Thomas Walach-Brinek sprach “Von der strukturalistischen Tätigkeit, eine Insel zu entdecken”. In seinem Vortrag verglich Walach-Brinek das Aufeinandertreffen Columbus’ mit den Indianern mit dem der Güldenländer und den Aventuriern im Hintergrund des Rollenspielsystems DSA. Obwohl die Bordbücher von Columbus und entsprechende Auszüge fiktionaler Bordbücher bei DSA fast identisch sind, führt der DSA Hintergrund, so Walach-Brinek, den “wissenschaftlichen Mainstream des historischen Diskurses” vor, indem hier ähnliche geschichtliche Situationen zu einem neuen Schluss geführt werden. Im Sinne Foucaults, der die Ordnungen, in denen wir denken als arbiträr herausgestellt hat, scheint so in der alternativen Geschichtsentwicklung bei DSA die Beliebigkeit von Ordnungen auf und ruft diese ins Gedächtnis.

Positive Randbemerkungen

Jede Tagung hat gute (viele davon konnten hier leider nicht zusammengefasst werden) und weniger gute Vorträge. Was die 5. Jahrestagung der Gesellschaft für Fantastikforschung jedoch vom Gros der größeren Veranstaltungen abhob war der Enthusiasmus für Diskussion mit dem grundsätzlich allen Vorträgen begegnet wurde. So wurden für jeden Vortragenden Fragen gefunden und meist entzündete sich am Ende des Panels eine Debatte, die so lange andauerte, dass man später in die Kaffeepause startete, wo dann freudig weiterdiskutiert wurde. Schweigen scheint Fantastikforschern fremd. Vielmehr wirkte es, als herrsche soviel Interesse am eigenen Gegenstand, dass man jederzeit bereit war, über weitere Aspekte nachzudenken oder seine Position zu verteidigen.

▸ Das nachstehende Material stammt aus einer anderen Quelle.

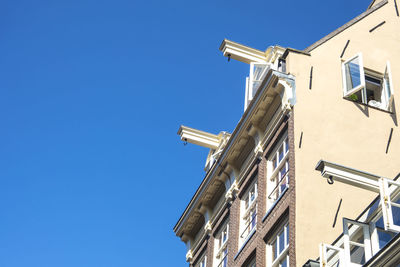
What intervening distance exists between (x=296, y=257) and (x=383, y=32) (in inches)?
476

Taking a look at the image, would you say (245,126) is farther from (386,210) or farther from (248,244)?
(386,210)

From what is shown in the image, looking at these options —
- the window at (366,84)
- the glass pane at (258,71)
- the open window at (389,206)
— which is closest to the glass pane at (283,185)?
the window at (366,84)

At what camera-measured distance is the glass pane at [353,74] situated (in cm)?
2723

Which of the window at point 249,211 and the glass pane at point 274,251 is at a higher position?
the window at point 249,211

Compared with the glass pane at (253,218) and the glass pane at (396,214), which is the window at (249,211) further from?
the glass pane at (396,214)

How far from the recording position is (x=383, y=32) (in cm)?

Ebenso muss die Anwesenheit von Thomas Römer lobend hervorgehoben werden. Der ehemalige Chefredakteur des Rollenspielsystems Das Schwarze Auge hielt am Samstagabend die letzte Keynote der Veranstaltung und lieferte eine ausführliche Geschichte des Pen & Paper Rollenspiels. Darüber hinaus war Römer in vielen Panels zugegen, unterhielt sich in den Pausen mit den Konferenzteilnehmer und spielte mit einigen sogar eine Runde Pen & Paper. Urgestein zum Anfassen, nett und unkompliziert. So kann die Anwesenheit von Autoren auf Tagungen Spaß machen.

Die 6. Jahrestagung der Gesellschaft für Fantastikforschung findet vom 24.-27. September 2015 an der Eberhard Karls Universität Tübingen statt.